Text passage:
· · · · ·
I already showed that $\displaystyle g(x)=\sum_{n=1}^{\infty} \frac{\sin(nx)}{n}$ converges uniformly on $[\delta,2\pi-\delta ]$ for $\delta>0$
Now I have to calculate the limit of $\displaystyle\lim_{x\to 1^-}\sum_{n=1}^{\infty}\frac{x^n*exp(int)}{n}$ for $t\in (0,2\pi)$
For $\displaystyle f(t)=\sum_{n=1}^{\infty}\frac{exp(int)}{n}$ I showed convergence, so I guess $\displaystyle F(x)=\sum_{n=1}^{\infty}\frac{exp(int)}{n}x^n$ converges for $x=1$. Is this enough to say that that $f(t)$ is the limit of $F(x)$ as $x\to1^-$?
I would continue with Abel's theorem that $F(x)$ is a continuous function on $[0,1]$.
Here is where I don't make any progress. I should calculate the result of $F(x)$ and then conclude to the result of $g(x)$. I guess that the imaginary part will be $g(x)$.
Are my thoughts right? How can I calculate the result? Any hints?
$f(t)$ does not converge uniformly on $[0, 2\pi]$! At $t=0$ and $x\nearrow 1$ you have $F(x) = \infty$, thus $F$ cannot be continuous on $[0,1]$
· · · · ·
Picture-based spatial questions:
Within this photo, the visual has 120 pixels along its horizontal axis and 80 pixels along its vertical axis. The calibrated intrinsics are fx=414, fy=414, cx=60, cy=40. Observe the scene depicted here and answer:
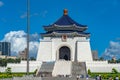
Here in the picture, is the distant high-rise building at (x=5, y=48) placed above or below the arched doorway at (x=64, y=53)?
above


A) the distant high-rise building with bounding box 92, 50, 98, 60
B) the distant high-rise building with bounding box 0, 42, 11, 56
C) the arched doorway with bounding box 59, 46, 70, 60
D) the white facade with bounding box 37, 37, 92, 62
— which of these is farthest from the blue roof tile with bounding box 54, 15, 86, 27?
the distant high-rise building with bounding box 0, 42, 11, 56

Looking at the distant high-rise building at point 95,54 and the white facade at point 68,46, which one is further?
the distant high-rise building at point 95,54

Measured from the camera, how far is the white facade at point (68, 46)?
6180 centimetres

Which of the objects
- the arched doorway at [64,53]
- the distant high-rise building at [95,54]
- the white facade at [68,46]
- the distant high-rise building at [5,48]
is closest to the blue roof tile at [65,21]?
the white facade at [68,46]

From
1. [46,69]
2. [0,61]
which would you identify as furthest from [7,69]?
[0,61]

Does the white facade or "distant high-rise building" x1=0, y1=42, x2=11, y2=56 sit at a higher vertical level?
"distant high-rise building" x1=0, y1=42, x2=11, y2=56

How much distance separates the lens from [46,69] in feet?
171

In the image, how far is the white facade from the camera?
61.8 metres

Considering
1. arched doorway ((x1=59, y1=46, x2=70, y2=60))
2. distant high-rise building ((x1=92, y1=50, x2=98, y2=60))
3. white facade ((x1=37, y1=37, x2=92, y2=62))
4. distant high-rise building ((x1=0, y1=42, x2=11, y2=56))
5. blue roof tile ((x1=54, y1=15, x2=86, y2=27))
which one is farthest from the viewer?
distant high-rise building ((x1=0, y1=42, x2=11, y2=56))

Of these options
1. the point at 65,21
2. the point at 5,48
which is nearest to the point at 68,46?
the point at 65,21

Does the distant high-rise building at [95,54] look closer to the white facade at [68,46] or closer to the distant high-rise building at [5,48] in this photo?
the white facade at [68,46]

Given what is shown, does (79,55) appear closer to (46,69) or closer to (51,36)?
(51,36)

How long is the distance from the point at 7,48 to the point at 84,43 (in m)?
112

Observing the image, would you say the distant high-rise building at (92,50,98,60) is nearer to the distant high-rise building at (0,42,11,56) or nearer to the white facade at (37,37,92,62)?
the white facade at (37,37,92,62)
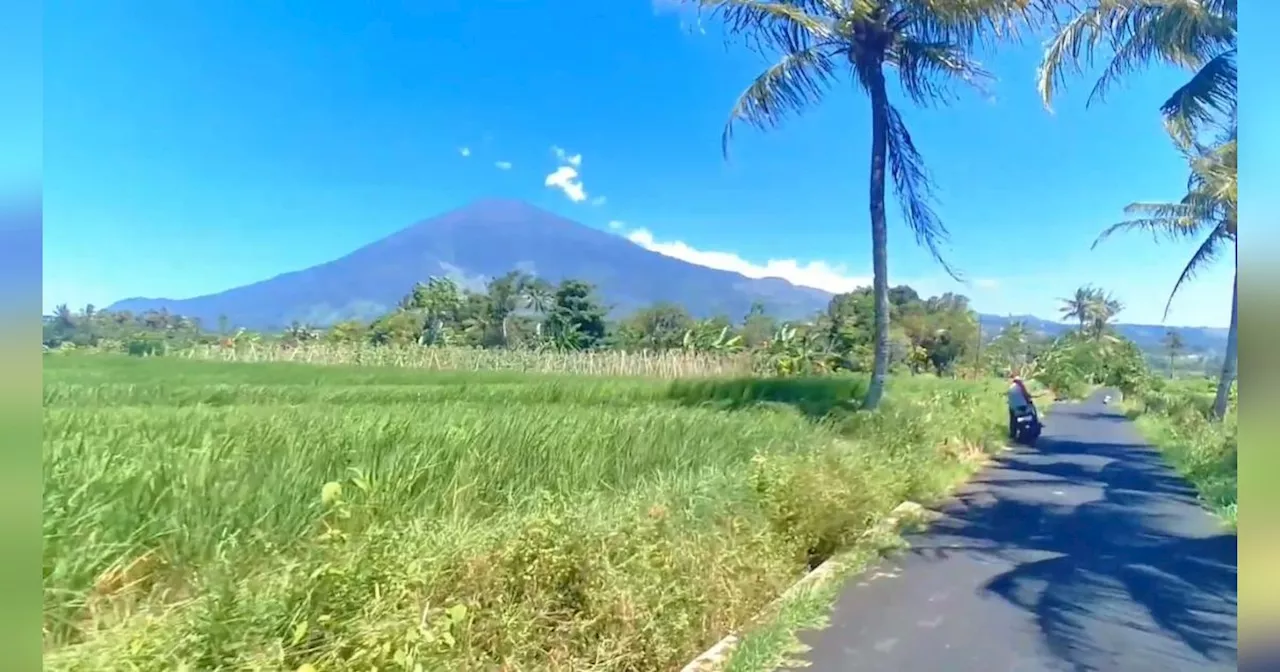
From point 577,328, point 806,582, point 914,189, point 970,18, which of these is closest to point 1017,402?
point 914,189

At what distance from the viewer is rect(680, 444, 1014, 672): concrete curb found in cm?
259

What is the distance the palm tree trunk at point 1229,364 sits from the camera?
2027 mm

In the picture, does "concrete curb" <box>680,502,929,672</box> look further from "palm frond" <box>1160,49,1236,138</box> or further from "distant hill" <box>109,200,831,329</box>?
"palm frond" <box>1160,49,1236,138</box>

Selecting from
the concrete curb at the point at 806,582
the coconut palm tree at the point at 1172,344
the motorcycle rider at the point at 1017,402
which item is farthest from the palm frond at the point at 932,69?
the concrete curb at the point at 806,582

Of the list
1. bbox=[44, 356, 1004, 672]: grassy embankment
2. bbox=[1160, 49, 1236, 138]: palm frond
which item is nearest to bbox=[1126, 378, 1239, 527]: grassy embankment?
bbox=[1160, 49, 1236, 138]: palm frond

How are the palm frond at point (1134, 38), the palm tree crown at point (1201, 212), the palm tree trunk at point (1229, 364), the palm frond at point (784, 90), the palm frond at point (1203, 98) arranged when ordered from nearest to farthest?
the palm tree trunk at point (1229, 364)
the palm tree crown at point (1201, 212)
the palm frond at point (1203, 98)
the palm frond at point (1134, 38)
the palm frond at point (784, 90)

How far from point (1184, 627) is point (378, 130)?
302 centimetres

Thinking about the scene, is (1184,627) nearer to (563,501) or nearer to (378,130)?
(563,501)

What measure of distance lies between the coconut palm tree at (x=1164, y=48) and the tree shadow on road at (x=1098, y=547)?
1392 millimetres

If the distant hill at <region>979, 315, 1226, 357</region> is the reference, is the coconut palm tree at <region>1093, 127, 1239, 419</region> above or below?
above

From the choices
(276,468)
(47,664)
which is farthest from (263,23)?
(47,664)

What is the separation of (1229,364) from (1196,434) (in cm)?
82

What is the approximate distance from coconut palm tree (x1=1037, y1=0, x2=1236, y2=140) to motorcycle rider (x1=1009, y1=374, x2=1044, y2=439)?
1364 mm

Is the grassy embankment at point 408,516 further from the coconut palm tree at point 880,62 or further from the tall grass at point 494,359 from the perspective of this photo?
the coconut palm tree at point 880,62
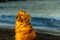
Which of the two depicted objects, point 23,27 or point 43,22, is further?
point 43,22

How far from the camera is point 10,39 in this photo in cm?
271

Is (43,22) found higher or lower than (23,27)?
lower

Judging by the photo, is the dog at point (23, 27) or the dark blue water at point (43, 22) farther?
the dark blue water at point (43, 22)

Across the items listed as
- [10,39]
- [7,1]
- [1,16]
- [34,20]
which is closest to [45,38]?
[10,39]

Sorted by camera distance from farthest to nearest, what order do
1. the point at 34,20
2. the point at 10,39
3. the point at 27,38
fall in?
the point at 34,20 < the point at 10,39 < the point at 27,38

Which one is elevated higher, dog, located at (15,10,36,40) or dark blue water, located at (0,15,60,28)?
dog, located at (15,10,36,40)

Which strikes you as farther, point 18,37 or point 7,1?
point 7,1

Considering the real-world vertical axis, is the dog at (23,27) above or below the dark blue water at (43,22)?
above

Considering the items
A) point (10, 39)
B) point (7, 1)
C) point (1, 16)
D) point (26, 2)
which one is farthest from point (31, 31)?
point (7, 1)

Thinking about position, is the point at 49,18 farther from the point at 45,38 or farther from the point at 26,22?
the point at 26,22

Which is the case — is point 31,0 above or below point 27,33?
below

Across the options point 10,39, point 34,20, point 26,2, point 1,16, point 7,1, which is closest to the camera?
point 10,39

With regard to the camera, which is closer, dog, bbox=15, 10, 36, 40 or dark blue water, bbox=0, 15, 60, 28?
dog, bbox=15, 10, 36, 40

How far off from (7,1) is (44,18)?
3.66 m
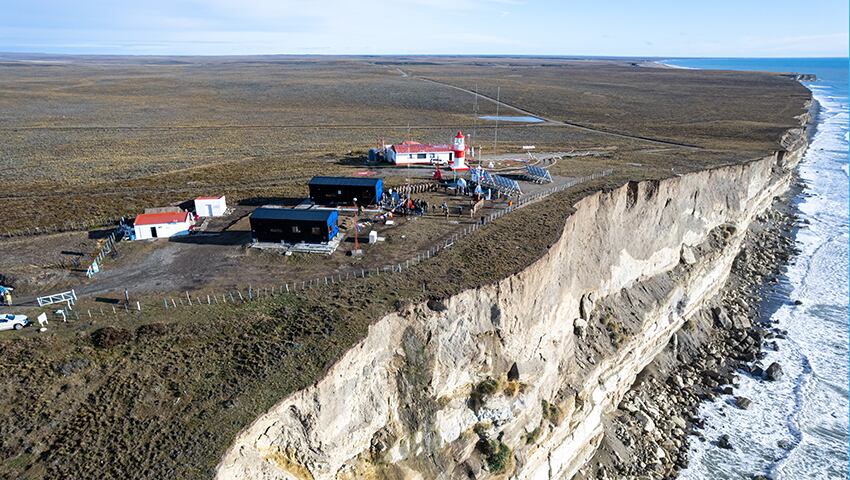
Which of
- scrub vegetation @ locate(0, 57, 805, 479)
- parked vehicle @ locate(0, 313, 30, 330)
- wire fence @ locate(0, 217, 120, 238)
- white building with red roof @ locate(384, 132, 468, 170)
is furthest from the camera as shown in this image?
white building with red roof @ locate(384, 132, 468, 170)

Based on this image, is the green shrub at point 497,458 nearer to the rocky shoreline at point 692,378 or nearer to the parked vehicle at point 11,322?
the rocky shoreline at point 692,378

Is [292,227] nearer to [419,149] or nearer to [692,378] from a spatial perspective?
[419,149]

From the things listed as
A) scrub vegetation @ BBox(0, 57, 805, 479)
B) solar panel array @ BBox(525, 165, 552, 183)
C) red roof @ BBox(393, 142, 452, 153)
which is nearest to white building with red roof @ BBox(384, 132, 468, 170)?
red roof @ BBox(393, 142, 452, 153)

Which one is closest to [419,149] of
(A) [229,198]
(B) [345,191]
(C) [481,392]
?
(B) [345,191]

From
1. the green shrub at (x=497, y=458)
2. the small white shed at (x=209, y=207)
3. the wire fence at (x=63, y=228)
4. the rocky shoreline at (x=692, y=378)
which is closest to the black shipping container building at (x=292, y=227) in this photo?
the small white shed at (x=209, y=207)

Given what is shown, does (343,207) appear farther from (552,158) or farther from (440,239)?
(552,158)

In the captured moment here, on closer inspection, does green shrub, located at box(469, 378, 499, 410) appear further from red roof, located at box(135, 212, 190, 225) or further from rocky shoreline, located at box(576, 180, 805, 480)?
red roof, located at box(135, 212, 190, 225)
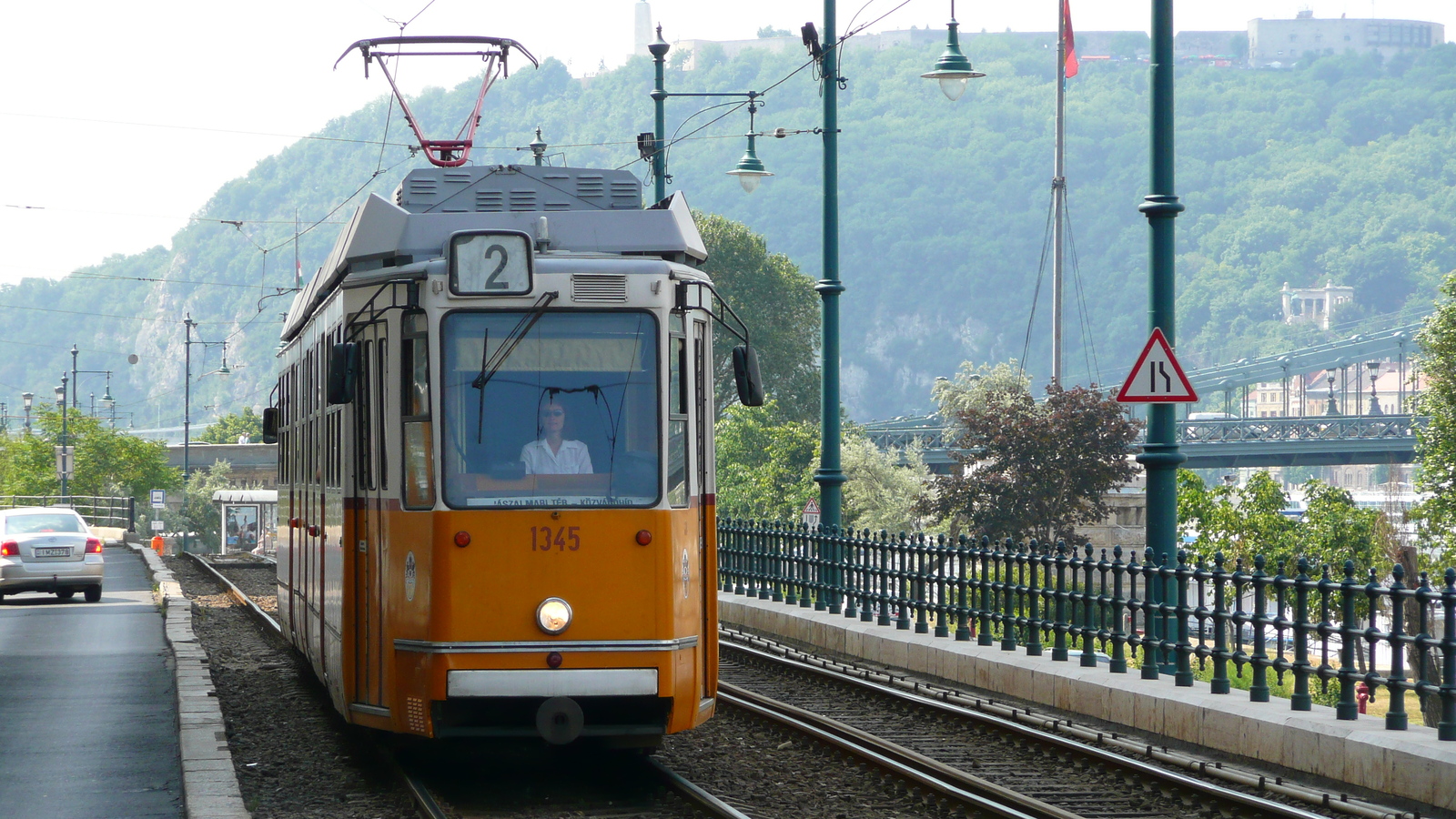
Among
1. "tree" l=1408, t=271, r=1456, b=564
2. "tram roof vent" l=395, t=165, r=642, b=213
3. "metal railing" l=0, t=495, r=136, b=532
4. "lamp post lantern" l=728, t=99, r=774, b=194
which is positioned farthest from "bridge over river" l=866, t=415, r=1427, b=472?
"tram roof vent" l=395, t=165, r=642, b=213

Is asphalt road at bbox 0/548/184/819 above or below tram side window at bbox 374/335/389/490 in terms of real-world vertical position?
· · · · ·
Given instruction A:
Can you condense the paragraph of the forum thread that begins "Here is where I don't make any progress" into a short list that keeps its main facts?
Given instruction B:
Could you write out the lines of the listing from the line with "Looking at the" through the line with "6180 centimetres", reproducing them unchanged?

Correct response A:
- The writer is stuck at this step.
- The plan is to compute the result of $F(x)$ and then derive the result of $g(x)$ from it.
- The writer guesses that the imaginary part will be $g(x)$.

Correct response B:
Looking at the distant high-rise building at point 95,54 and the white facade at point 68,46, which one is further?
the distant high-rise building at point 95,54

Measured from the camera, how far is the white facade at point (68, 46)?
6180 centimetres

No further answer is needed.